Shaun paused, finger itching at the downturned pistol.  
  
“...I suppose you’re right,” he said. “I’m in no place to tell you about the merits of family. I only ask that you consider the generations of work you will destroy, and the endless discoveries that will never be made in our absence.”  
  
She struggled against the tears, against the hiccuping sobs that left her words shaking and empty of the purpose they needed. “Just… listen to me. There’s a whole world above you that you choose not to see! We don’t need to be enemies, if you help me, together we can—“  
  
Shaun was never built for the physical, moving slowly with poor aim, and she managed to dodge fast enough that his shots ripped through her flesh and not her brain. One, two, a third puncturing just above her elbow and two more missing entirely.
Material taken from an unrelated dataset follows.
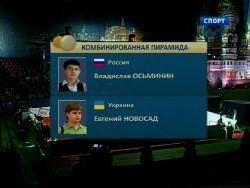 Бильярд. Кубок Кремля 2013. Комбинированная пирамида. Финал (2013) SATRip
She screamed, more from the shock of it than from the pain, her grip on her rifle suddenly locked as if with a thousand tiny needles.  
  
Shaun nearly threw the pistol down, scrambling back as it clattered to the floor.  
  
She clutched her hand to her shoulder, her chest, struggling to keep some of her blood where it belonged. They watched each other in silent shock, the tears in her lashes now drying as it became more difficult to swallow.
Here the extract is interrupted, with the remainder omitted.